• _Supplied information_:
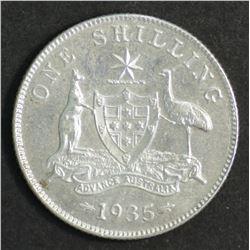 Australia Shilling 1935 Good Extremely Fine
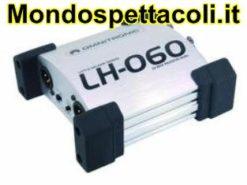 OMNITRONIC L 060 DI BOX PASSIVA 2 CANALI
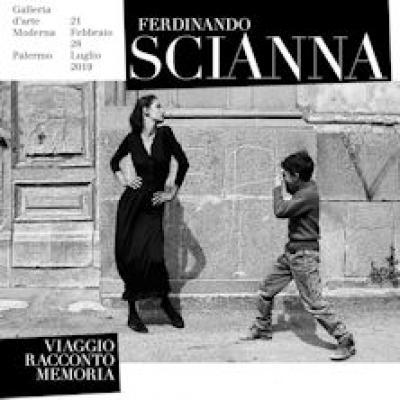 Ferdinando Scianna - Palermo - fino al 28 luglio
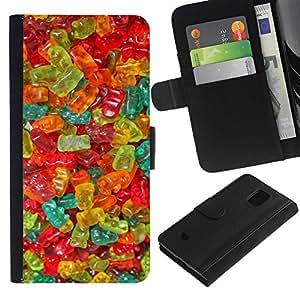 KLONGSHOP / Tirón de la caja Cartera de cuero con ranuras para tarjetas - Candy Sweets Food Colors - Samsung Galaxy S5 Mini, SM-G800, NOT S5 REGULAR!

• _Task objective_: Leaving out all pictures, transcribe the listing exactly.

• _Solution to this task_:
 Australia Shilling 1935 Good Extremely Fine
 OMNITRONIC L 060 DI BOX PASSIVA 2 CANALI
 Ferdinando Scianna - Palermo - fino al 28 luglio
 KLONGSHOP / Tirón de la caja Cartera de cuero con ranuras para tarjetas - Candy Sweets Food Colors - Samsung Galaxy S5 Mini, SM-G800, NOT S5 REGULAR!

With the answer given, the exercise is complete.